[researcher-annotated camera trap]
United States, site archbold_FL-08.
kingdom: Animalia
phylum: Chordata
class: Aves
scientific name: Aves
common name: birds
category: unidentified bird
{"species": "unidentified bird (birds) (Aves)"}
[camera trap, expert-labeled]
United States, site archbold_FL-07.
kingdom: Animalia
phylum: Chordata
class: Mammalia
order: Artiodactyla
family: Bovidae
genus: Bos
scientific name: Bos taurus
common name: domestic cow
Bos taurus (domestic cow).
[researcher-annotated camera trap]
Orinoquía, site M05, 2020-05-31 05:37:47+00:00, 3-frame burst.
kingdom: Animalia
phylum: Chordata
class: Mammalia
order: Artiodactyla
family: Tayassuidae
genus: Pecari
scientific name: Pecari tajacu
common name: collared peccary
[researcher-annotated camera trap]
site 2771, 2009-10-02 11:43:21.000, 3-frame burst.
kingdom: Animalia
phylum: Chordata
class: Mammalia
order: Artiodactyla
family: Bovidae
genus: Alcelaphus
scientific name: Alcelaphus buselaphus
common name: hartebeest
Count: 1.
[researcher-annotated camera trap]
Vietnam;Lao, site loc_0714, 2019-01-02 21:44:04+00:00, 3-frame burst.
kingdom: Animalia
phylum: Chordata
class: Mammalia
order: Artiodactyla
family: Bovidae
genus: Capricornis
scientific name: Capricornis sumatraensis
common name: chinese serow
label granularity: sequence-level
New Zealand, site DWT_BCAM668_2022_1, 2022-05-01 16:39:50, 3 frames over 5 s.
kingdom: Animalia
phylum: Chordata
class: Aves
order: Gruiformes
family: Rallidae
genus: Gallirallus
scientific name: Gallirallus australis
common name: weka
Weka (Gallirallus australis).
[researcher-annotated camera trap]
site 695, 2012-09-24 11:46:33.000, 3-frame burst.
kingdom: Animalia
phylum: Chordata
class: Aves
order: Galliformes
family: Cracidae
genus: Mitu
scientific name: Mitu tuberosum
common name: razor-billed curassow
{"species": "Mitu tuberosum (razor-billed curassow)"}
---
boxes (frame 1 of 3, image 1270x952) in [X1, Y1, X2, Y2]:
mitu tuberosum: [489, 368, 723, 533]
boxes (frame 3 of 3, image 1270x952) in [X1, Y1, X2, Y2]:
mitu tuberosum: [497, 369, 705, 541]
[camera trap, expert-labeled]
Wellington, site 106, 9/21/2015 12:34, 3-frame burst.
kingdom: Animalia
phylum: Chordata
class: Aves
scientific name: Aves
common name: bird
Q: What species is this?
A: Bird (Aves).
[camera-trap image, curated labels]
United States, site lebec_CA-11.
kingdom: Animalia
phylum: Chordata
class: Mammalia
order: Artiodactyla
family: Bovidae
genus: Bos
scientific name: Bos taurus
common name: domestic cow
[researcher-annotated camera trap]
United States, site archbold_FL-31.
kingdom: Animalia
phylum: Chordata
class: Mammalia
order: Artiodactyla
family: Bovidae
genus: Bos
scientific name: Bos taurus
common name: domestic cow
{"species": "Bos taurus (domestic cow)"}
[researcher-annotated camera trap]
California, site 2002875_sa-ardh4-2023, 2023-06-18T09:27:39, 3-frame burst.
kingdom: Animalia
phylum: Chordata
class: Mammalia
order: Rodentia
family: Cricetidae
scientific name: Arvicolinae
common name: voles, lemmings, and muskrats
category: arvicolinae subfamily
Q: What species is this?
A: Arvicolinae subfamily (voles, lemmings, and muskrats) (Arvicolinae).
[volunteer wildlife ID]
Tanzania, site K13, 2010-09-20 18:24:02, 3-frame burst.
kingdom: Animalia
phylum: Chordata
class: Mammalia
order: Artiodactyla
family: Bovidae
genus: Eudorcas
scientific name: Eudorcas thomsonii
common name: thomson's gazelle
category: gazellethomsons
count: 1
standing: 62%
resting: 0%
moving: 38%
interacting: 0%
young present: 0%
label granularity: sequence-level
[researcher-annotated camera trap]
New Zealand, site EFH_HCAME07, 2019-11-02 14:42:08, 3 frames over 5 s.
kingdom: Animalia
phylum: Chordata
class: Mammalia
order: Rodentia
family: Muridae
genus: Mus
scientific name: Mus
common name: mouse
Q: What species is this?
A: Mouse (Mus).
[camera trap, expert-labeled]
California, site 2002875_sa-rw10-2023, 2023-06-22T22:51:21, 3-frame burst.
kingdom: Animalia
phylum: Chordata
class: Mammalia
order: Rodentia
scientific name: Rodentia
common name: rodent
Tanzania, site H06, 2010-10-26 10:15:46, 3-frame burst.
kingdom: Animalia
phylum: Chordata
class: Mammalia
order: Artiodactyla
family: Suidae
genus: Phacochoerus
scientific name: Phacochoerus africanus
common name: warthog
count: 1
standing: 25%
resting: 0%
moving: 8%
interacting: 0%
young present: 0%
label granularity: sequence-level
· · · · ·
Every entry above should be retyped exactly as shown.

RESULT FOR THIS TASK:
[researcher-annotated camera trap]
United States, site archbold_FL-08.
kingdom: Animalia
phylum: Chordata
class: Aves
scientific name: Aves
common name: birds
category: unidentified bird
{"species": "unidentified bird (birds) (Aves)"}
[camera trap, expert-labeled]
United States, site archbold_FL-07.
kingdom: Animalia
phylum: Chordata
class: Mammalia
order: Artiodactyla
family: Bovidae
genus: Bos
scientific name: Bos taurus
common name: domestic cow
Bos taurus (domestic cow).
[researcher-annotated camera trap]
Orinoquía, site M05, 2020-05-31 05:37:47+00:00, 3-frame burst.
kingdom: Animalia
phylum: Chordata
class: Mammalia
order: Artiodactyla
family: Tayassuidae
genus: Pecari
scientific name: Pecari tajacu
common name: collared peccary
[researcher-annotated camera trap]
site 2771, 2009-10-02 11:43:21.000, 3-frame burst.
kingdom: Animalia
phylum: Chordata
class: Mammalia
order: Artiodactyla
family: Bovidae
genus: Alcelaphus
scientific name: Alcelaphus buselaphus
common name: hartebeest
Count: 1.
[researcher-annotated camera trap]
Vietnam;Lao, site loc_0714, 2019-01-02 21:44:04+00:00, 3-frame burst.
kingdom: Animalia
phylum: Chordata
class: Mammalia
order: Artiodactyla
family: Bovidae
genus: Capricornis
scientific name: Capricornis sumatraensis
common name: chinese serow
label granularity: sequence-level
New Zealand, site DWT_BCAM668_2022_1, 2022-05-01 16:39:50, 3 frames over 5 s.
kingdom: Animalia
phylum: Chordata
class: Aves
order: Gruiformes
family: Rallidae
genus: Gallirallus
scientific name: Gallirallus australis
common name: weka
Weka (Gallirallus australis).
[researcher-annotated camera trap]
site 695, 2012-09-24 11:46:33.000, 3-frame burst.
kingdom: Animalia
phylum: Chordata
class: Aves
order: Galliformes
family: Cracidae
genus: Mitu
scientific name: Mitu tuberosum
common name: razor-billed curassow
{"species": "Mitu tuberosum (razor-billed curassow)"}
---
boxes (frame 1 of 3, image 1270x952) in [X1, Y1, X2, Y2]:
mitu tuberosum: [489, 368, 723, 533]
boxes (frame 3 of 3, image 1270x952) in [X1, Y1, X2, Y2]:
mitu tuberosum: [497, 369, 705, 541]
[camera trap, expert-labeled]
Wellington, site 106, 9/21/2015 12:34, 3-frame burst.
kingdom: Animalia
phylum: Chordata
class: Aves
scientific name: Aves
common name: bird
Q: What species is this?
A: Bird (Aves).
[camera-trap image, curated labels]
United States, site lebec_CA-11.
kingdom: Animalia
phylum: Chordata
class: Mammalia
order: Artiodactyla
family: Bovidae
genus: Bos
scientific name: Bos taurus
common name: domestic cow
[researcher-annotated camera trap]
United States, site archbold_FL-31.
kingdom: Animalia
phylum: Chordata
class: Mammalia
order: Artiodactyla
family: Bovidae
genus: Bos
scientific name: Bos taurus
common name: domestic cow
{"species": "Bos taurus (domestic cow)"}
[researcher-annotated camera trap]
California, site 2002875_sa-ardh4-2023, 2023-06-18T09:27:39, 3-frame burst.
kingdom: Animalia
phylum: Chordata
class: Mammalia
order: Rodentia
family: Cricetidae
scientific name: Arvicolinae
common name: voles, lemmings, and muskrats
category: arvicolinae subfamily
Q: What species is this?
A: Arvicolinae subfamily (voles, lemmings, and muskrats) (Arvicolinae).
[volunteer wildlife ID]
Tanzania, site K13, 2010-09-20 18:24:02, 3-frame burst.
kingdom: Animalia
phylum: Chordata
class: Mammalia
order: Artiodactyla
family: Bovidae
genus: Eudorcas
scientific name: Eudorcas thomsonii
common name: thomson's gazelle
category: gazellethomsons
count: 1
standing: 62%
resting: 0%
moving: 38%
interacting: 0%
young present: 0%
label granularity: sequence-level
[researcher-annotated camera trap]
New Zealand, site EFH_HCAME07, 2019-11-02 14:42:08, 3 frames over 5 s.
kingdom: Animalia
phylum: Chordata
class: Mammalia
order: Rodentia
family: Muridae
genus: Mus
scientific name: Mus
common name: mouse
Q: What species is this?
A: Mouse (Mus).
[camera trap, expert-labeled]
California, site 2002875_sa-rw10-2023, 2023-06-22T22:51:21, 3-frame burst.
kingdom: Animalia
phylum: Chordata
class: Mammalia
order: Rodentia
scientific name: Rodentia
common name: rodent
Tanzania, site H06, 2010-10-26 10:15:46, 3-frame burst.
kingdom: Animalia
phylum: Chordata
class: Mammalia
order: Artiodactyla
family: Suidae
genus: Phacochoerus
scientific name: Phacochoerus africanus
common name: warthog
count: 1
standing: 25%
resting: 0%
moving: 8%
interacting: 0%
young present: 0%
label granularity: sequence-level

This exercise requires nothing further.